- WHAT NEEDS TO BE DONE
Find the line that contains "Would you say that". Repeat that line and all lines following it, exactly, through the end of the listing below.
=======
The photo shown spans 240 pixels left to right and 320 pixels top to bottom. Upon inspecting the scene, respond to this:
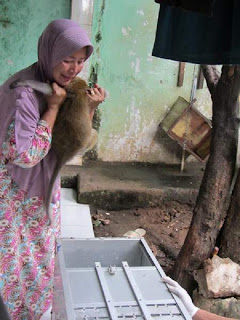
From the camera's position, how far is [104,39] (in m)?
5.89

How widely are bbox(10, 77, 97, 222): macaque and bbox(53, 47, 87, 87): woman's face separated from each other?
148 mm

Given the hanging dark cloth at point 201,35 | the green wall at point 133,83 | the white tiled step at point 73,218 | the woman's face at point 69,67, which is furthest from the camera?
the green wall at point 133,83

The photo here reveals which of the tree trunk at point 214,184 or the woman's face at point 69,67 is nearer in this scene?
the woman's face at point 69,67

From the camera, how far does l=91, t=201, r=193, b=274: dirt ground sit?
16.1 ft

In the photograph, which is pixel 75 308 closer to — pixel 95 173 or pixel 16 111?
pixel 16 111

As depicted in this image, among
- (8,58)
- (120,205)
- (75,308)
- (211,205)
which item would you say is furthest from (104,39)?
(75,308)

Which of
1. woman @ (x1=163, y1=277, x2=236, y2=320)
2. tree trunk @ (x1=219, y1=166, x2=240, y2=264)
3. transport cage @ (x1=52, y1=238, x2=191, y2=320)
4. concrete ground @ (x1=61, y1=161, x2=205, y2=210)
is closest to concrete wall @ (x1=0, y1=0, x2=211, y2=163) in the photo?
concrete ground @ (x1=61, y1=161, x2=205, y2=210)

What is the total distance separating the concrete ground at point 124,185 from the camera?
5.47 meters

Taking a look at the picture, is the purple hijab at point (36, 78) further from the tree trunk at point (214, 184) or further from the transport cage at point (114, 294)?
the tree trunk at point (214, 184)

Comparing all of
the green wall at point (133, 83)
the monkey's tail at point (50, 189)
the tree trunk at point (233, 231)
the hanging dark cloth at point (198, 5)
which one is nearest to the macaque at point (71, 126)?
the monkey's tail at point (50, 189)

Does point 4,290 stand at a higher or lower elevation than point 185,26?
lower

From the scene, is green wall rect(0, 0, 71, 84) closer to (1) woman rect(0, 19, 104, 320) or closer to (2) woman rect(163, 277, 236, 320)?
(1) woman rect(0, 19, 104, 320)

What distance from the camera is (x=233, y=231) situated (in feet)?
13.1

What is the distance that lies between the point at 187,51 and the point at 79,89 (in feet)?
3.25
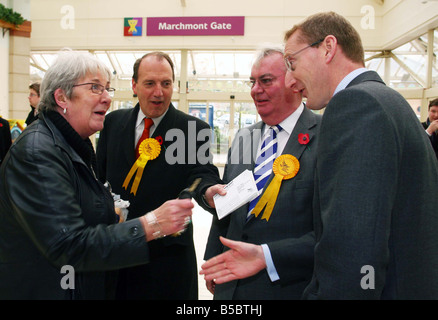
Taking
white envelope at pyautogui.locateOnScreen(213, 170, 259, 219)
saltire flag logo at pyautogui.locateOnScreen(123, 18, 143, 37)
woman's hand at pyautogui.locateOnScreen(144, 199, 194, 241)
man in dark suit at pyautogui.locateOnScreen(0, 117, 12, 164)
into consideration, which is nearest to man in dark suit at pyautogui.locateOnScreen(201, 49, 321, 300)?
white envelope at pyautogui.locateOnScreen(213, 170, 259, 219)

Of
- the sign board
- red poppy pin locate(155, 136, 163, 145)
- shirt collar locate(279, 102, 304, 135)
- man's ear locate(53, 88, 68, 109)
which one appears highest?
the sign board

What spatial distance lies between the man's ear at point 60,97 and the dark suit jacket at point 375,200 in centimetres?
116

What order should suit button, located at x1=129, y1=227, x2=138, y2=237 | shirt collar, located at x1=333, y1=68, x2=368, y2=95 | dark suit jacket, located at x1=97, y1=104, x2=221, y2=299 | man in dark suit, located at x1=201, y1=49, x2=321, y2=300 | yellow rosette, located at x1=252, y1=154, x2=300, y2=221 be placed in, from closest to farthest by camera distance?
shirt collar, located at x1=333, y1=68, x2=368, y2=95 < suit button, located at x1=129, y1=227, x2=138, y2=237 < man in dark suit, located at x1=201, y1=49, x2=321, y2=300 < yellow rosette, located at x1=252, y1=154, x2=300, y2=221 < dark suit jacket, located at x1=97, y1=104, x2=221, y2=299

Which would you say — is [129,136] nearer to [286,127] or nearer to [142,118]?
[142,118]

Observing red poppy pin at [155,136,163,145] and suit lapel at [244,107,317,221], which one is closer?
suit lapel at [244,107,317,221]

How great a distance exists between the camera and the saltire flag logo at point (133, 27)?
39.4 feet

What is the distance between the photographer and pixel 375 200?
0.94 m

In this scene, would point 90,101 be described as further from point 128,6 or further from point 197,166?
point 128,6

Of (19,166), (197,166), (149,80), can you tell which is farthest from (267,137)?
(19,166)

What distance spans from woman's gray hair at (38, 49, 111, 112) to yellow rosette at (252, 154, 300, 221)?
1.01m

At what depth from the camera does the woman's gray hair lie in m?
1.55

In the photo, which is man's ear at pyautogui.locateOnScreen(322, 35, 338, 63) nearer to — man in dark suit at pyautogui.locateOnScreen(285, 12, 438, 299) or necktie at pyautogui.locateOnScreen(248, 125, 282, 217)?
man in dark suit at pyautogui.locateOnScreen(285, 12, 438, 299)

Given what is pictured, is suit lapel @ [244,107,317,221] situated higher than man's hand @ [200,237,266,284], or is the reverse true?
suit lapel @ [244,107,317,221]

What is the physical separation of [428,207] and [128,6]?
13075mm
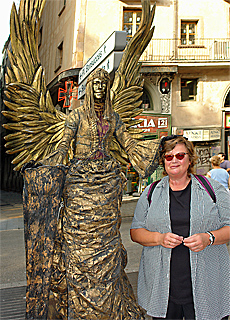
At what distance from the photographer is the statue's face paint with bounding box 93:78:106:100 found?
192 centimetres

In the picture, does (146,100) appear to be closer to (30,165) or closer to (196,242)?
(30,165)

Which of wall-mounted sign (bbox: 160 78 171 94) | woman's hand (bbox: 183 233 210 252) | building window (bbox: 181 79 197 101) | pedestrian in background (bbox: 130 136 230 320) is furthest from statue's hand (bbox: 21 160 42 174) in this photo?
building window (bbox: 181 79 197 101)

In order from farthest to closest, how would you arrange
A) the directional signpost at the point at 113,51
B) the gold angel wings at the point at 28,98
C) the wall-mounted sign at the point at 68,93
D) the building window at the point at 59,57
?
the building window at the point at 59,57 < the wall-mounted sign at the point at 68,93 < the directional signpost at the point at 113,51 < the gold angel wings at the point at 28,98

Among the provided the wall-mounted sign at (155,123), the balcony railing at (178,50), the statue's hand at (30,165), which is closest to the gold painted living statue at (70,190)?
the statue's hand at (30,165)

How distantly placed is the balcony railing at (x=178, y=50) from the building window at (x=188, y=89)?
36.9 inches

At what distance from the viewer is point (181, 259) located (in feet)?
5.03

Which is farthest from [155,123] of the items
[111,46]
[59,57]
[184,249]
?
[184,249]

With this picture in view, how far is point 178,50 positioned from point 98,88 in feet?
34.3

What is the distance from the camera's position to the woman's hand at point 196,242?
1445 millimetres

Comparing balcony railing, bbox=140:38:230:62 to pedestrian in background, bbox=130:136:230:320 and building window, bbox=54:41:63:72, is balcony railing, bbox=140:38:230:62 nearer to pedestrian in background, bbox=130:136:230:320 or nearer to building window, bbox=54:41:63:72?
building window, bbox=54:41:63:72

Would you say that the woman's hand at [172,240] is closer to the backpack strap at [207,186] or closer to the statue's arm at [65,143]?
the backpack strap at [207,186]

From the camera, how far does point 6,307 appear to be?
2660 mm

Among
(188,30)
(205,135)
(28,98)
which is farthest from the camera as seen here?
(188,30)

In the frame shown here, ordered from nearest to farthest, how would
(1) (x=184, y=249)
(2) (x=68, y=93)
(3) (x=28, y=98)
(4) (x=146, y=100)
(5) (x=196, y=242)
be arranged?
(5) (x=196, y=242)
(1) (x=184, y=249)
(3) (x=28, y=98)
(2) (x=68, y=93)
(4) (x=146, y=100)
=======
- FINAL RESULT
Would you say that the woman's hand at [172,240] is closer to the backpack strap at [207,186] or closer to the statue's arm at [65,143]?
the backpack strap at [207,186]

From the camera, how far does point 6,307 appear to be?
2660 mm

Among
(188,30)
(205,135)
(28,98)
which is farthest from the camera as seen here?
(188,30)

In the frame shown here, ordered from nearest to farthest, how would
(1) (x=184, y=249)
(2) (x=68, y=93)
(3) (x=28, y=98)
(4) (x=146, y=100)
(5) (x=196, y=242)
be arranged?
(5) (x=196, y=242)
(1) (x=184, y=249)
(3) (x=28, y=98)
(2) (x=68, y=93)
(4) (x=146, y=100)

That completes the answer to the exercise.